Effects of “masked” monomeric LPS on contact pathway proteases.A, schematic representation of LPS masking. In aqueous solution, LPS naturally forms aggregates in the form of micelles or vesicles. Addition of citrate (chelator) weakens the aggregate structure by removing divalent cations. Surfactants like Triton X-100 then intercalate into the aggregates. Eventually, the aggregates completely disperse into monomers. B, FXIIa generation in the presence of LPS aggregates or monomers. LPS (50 μg/ml) in the form of aggregates or monomers were incubated with FXII (100 nM) for 2 h followed by the addition of S-2302 (300 μM). LPS in their aggregate form are more potent surfaces to stimulate FXII autoactivation than monomers. The effects on the proteases (C) FXIIa, (D) PKa, and (E) FXIa in the presence of aggregates or monomers were evaluated. The dashed line indicates the point of maximum enzyme activity (100%). Data are expressed as mean ± SD of three independent experiments.

Figure 9

Detection of FXII/PK activation during contact activation in plasma by LPS. Contact activation was triggered by the incubation of (A) O111:B4, (B) O26:B6, or (C) Rd2 (25, 50, or 100 μg/ml) in citrated plasma for 30 min at 37 °C, followed by the measurement of FXII/PK amidolytic activity using the substrate S-2302 (300 μM) and monitored at 405 nm.

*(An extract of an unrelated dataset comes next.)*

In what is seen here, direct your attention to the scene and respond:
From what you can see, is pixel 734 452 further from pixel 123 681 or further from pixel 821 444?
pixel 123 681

Clot times of human normal plasma by (D) O111:B4, (E) O26:B6, or (F) Rd2 (25, 50, or 100 μg/ml) after incubation for 5 min. After recalcification, time to clot formation was assayed by turbidity measurements at 405 nm. Kaolin (5 μg/ml) was used as a positive control and buffer as a vehicle control. Error bars are the SD of three independent experiments performed in technical triplicate. Results were analyzed by one-way ANOVA; ∗p < 0.05, ∗∗p < 0.001, ∗∗∗p < 0.0001 with respect to buffer control.

Figure 10

Simplified schematic illustration of the contact pathway activation by LPS. Although the zymogens FXII, FXI, and PK bind to the LPS surface, the nature of their interactions and influence differ according to the chemotype. Only FXII autoactivates upon O26:B6 chemotype LPS surface contact, generating FXIIa. The FXII–O26:B6 complex activates both PK and FXI, whereas the FXII–Rd2 activates only PK. The LPS chemotypes also uniquely regulate protease catalytic activities. O26:B6 acts as a regulator for PKa and FXIa showing a dose-dependent reduction of amidolytic activity (red arrows), while Rd2 and O111:B4 boost the catalytic activity of FXIa (blue arrow).